Post Doc Wins Outstanding Poster in Condensed Matter

 By Jean Andrews
Physics & Astronomy

Dr. Ramon Carrillo Bastos

Dr. Ramon Carrillo Bastos

 

“Attending a conference like this was exciting because I was among specialists who understood my results. That led to thought-provoking conversation for the duration of the event.”

Dr. Ramon Carrillo Bastos, a postdoctoral researcher in the Department of Physics and Astronomy recently attended the 9th International Workshop on Disordered Systems in San Antonio, Texas, where he received an award and cash prize from the European Physical Society Journal (EPS) for the best poster presentation. The EPS is a not for profit association whose members include 42 European national physical societies and research institutions.

His poster on “Electronic transport in graphene nanoribbons with a Gaussian deformation” was based on his paper, “Gaussian deformations in graphene ribbons: Flowers and confinement” which describes research related to the magnetic field of graphene, a one-atom thick sheet of pure carbon. Graphene conducts heat and electricity with great efficiency.

Carrillo Bastos collaborated with co-authors Dr. Nancy Sandler, an associate professor in the department, and three condensed matter researchers located at research centers in Mexico and Brazil.

Carrillo Bastos’s Abstract: The coupling of geometrical and electronic properties is a promising venue to engineer conduction properties in graphene. Confinement added to strain allows for interplay of different transport mechanisms with potential device applications. Narrow strips of the material have been produced by methods such as lithography, unzipping of carbon nanotubes, and chemical techniques. In particular, deposition on patterned SiC substrates produces ribbons with unusual large conductivities, suggesting a strong connection between strain and conductance. Furthermore, effects of strain on electronic properties have also been reported in graphene nanobubbles, drumheads and oscillating membranes among others.
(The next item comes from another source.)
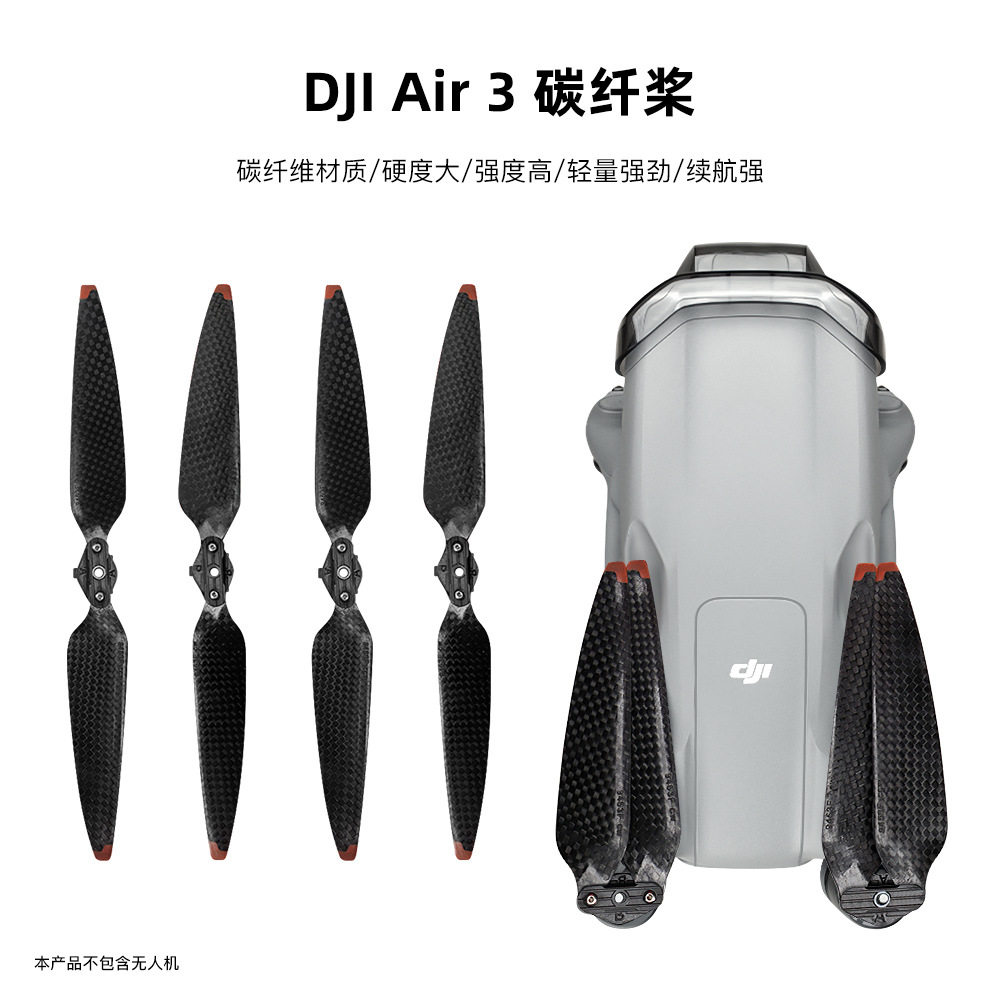 碳纤维桨叶适用大疆DJI Air 3碳桨静音折叠快拆螺旋桨无人机配件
To investigate strain signatures on transport in confined geometries, we focus on graphene nanoribbons (GNR) with circularly symmetric deformations. In particular, we study GNR with an inhomogeneous, out of plane Gaussian deformation, connected to reservoirs. A tight-binding model is solved with the recursive Green’s function method, to obtain conductance, density of states and local density of states. Results are compared with a Dirac model solved by iterative scattering matrix methods.

We observe an enhancement of the density of states in the deformed region, accompanied with a decrease in the conductance, signaling the presence of confined states. The local density of states exhibits a six-fold symmetric structure with oscillating sub-lattice occupation asymmetry that persists for a wide range of energy and model parameters. The microscopic model reveals sublattice symmetry breaking within each fold, consistent with experimental observations. An external magnetic field magnifies the confinement, but does not restore the sublattice symmetry breaking.